TASK INSTRUCTIONS: Below is a listing; transcribe it exactly but without any images.
** SUPPLIED INFORMATION follows **
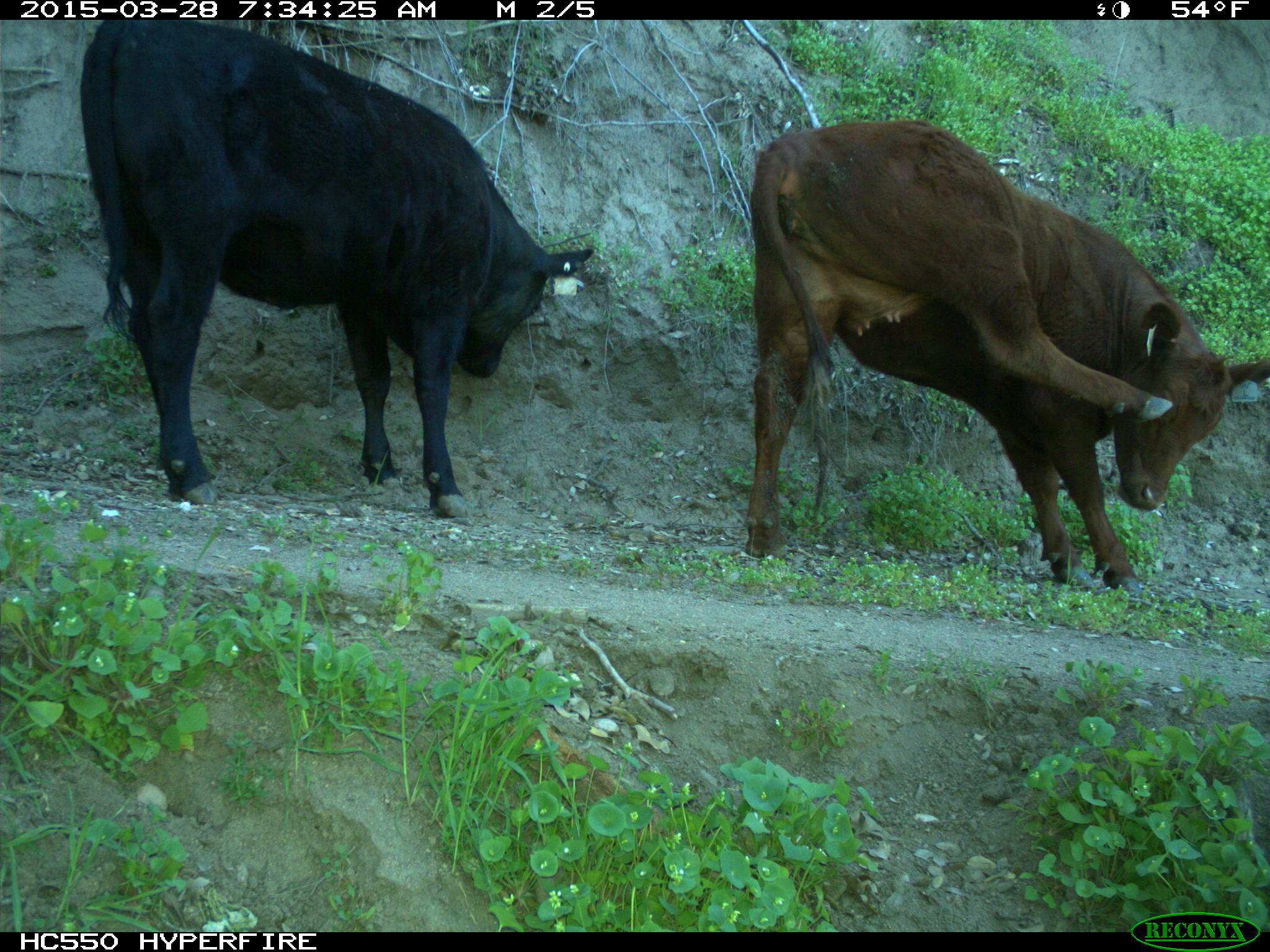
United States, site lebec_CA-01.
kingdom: Animalia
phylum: Chordata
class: Mammalia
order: Artiodactyla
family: Bovidae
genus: Bos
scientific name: Bos taurus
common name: domestic cow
Bos taurus (domestic cow).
** End of SUPPLIED INFORMATION **
EXERCISE RESULT:
United States, site lebec_CA-01.
kingdom: Animalia
phylum: Chordata
class: Mammalia
order: Artiodactyla
family: Bovidae
genus: Bos
scientific name: Bos taurus
common name: domestic cow
Bos taurus (domestic cow).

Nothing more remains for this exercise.